▸ What the exercise asks
Copy the text of every record below word for word, leaving out the pictures.

▸ Dataset extract
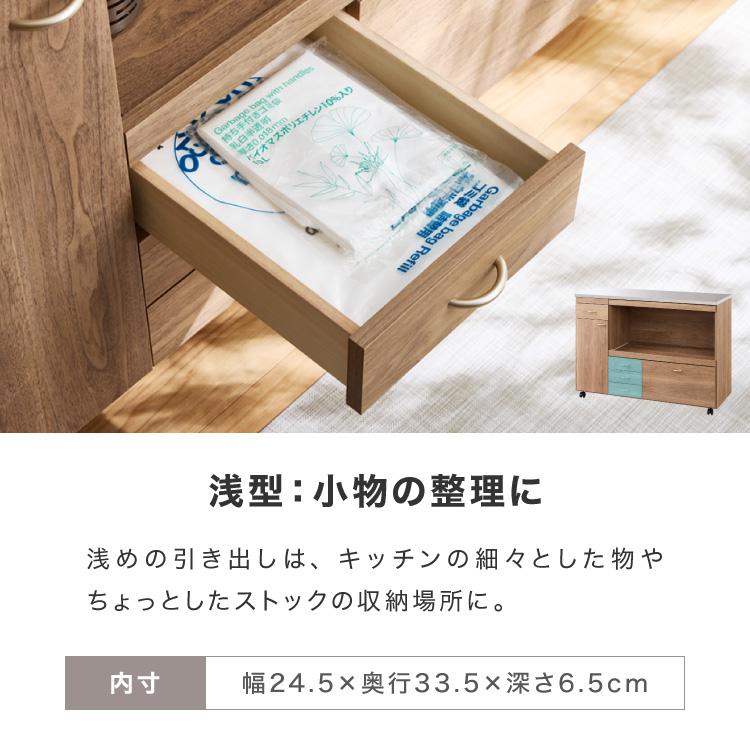 【匿名配送】木製キッチンカウンター 引き出し・スライド・コンセント・キャスター付 キッチンカウンター 幅120cm フレンチカントリー調 スライド棚 2口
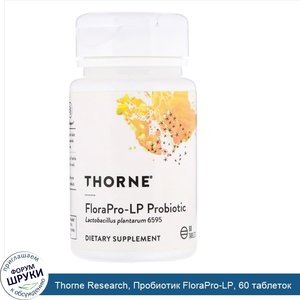 Thorne_Research__Пробиотик_FloraPro_LP__60_таблеток.jpg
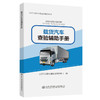 机动车系列车型查验辅助手册——载货汽车查验辅助手册 商品缩略图0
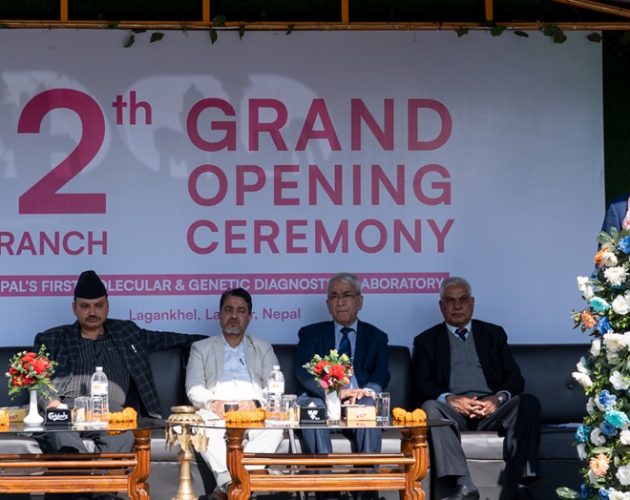 नेपालकै पहिलो अत्याधुनिक प्रयोगशाला नेसनल प्याथ ल्याब सञ्चालनमा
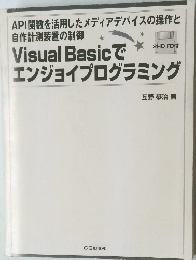 自作計測装置の制御　VisualBasicでエンジョイプログラミング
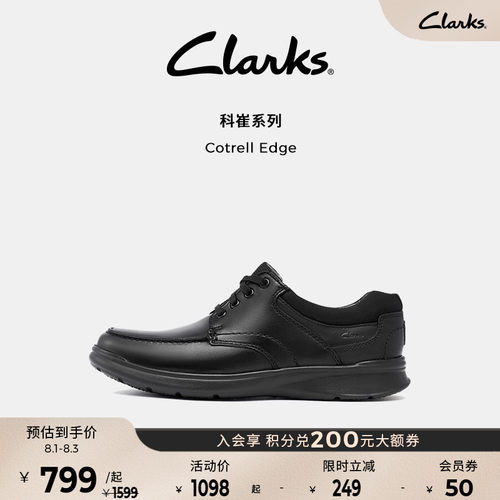 Clarks其乐厚底经典牛皮休闲皮鞋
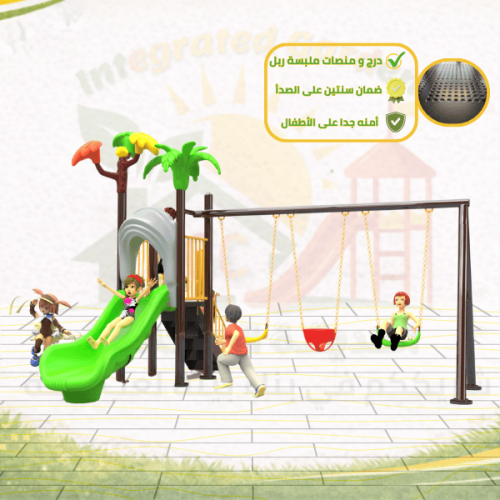 لعبة حدائق HS-G03R ربل
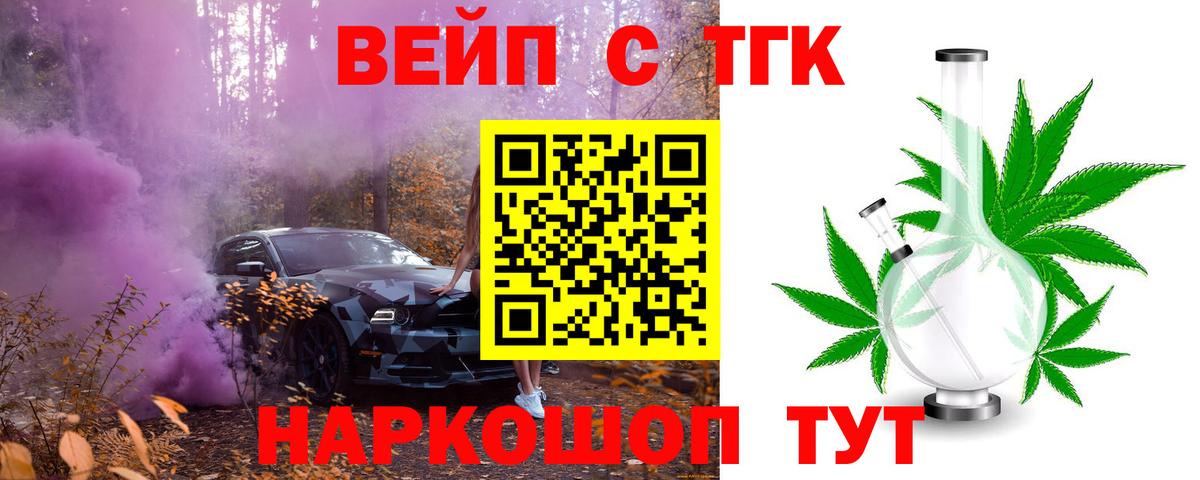 Мефедрон Краснодар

▸ Result of the task
 【匿名配送】木製キッチンカウンター 引き出し・スライド・コンセント・キャスター付 キッチンカウンター 幅120cm フレンチカントリー調 スライド棚 2口
 Thorne_Research__Пробиотик_FloraPro_LP__60_таблеток.jpg
 机动车系列车型查验辅助手册——载货汽车查验辅助手册 商品缩略图0
 नेपालकै पहिलो अत्याधुनिक प्रयोगशाला नेसनल प्याथ ल्याब सञ्चालनमा
 自作計測装置の制御　VisualBasicでエンジョイプログラミング
 Clarks其乐厚底经典牛皮休闲皮鞋
 لعبة حدائق HS-G03R ربل
 Мефедрон Краснодар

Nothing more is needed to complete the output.